§ **Exercise goal**
Convert everything from the line containing "How far between" down to the end of the entries into a JSON list of strings, one string per line, leaving out blank lines.

Scene question entries
-*-*-

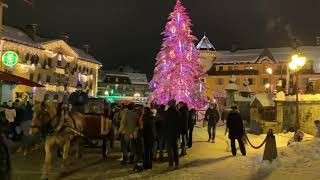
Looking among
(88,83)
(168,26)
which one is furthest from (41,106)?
(88,83)

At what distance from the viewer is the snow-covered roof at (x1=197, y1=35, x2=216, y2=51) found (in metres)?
93.2

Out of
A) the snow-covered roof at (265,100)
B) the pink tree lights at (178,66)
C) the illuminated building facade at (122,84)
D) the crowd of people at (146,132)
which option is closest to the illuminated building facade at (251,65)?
the illuminated building facade at (122,84)

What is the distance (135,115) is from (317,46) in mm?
81653

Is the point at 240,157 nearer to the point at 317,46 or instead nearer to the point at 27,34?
the point at 27,34

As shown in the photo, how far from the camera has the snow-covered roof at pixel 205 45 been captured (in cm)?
9315

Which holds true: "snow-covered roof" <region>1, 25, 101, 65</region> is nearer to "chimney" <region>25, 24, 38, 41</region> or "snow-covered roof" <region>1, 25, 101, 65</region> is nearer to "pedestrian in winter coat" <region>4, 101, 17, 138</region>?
"chimney" <region>25, 24, 38, 41</region>

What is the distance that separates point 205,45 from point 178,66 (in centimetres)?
5248

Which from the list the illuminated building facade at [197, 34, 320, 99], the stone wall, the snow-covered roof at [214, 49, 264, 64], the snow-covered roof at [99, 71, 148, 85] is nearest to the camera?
the stone wall

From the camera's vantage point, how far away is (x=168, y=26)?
141ft

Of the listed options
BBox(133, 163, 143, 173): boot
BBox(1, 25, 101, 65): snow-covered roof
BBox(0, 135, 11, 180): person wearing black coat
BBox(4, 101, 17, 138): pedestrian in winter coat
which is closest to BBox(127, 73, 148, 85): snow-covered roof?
BBox(1, 25, 101, 65): snow-covered roof

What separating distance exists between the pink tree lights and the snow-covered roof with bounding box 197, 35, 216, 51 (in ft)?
165

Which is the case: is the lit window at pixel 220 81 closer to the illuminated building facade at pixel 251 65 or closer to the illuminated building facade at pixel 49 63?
the illuminated building facade at pixel 251 65

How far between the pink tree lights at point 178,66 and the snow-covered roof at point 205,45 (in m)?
50.2

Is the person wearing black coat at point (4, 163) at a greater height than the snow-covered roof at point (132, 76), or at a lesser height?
lesser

-*-*-

§ **Complete output**
[
  "How far between the pink tree lights at point 178,66 and the snow-covered roof at point 205,45 (in m)?",
  "50.2",
  "Is the person wearing black coat at point (4, 163) at a greater height than the snow-covered roof at point (132, 76), or at a lesser height?",
  "lesser"
]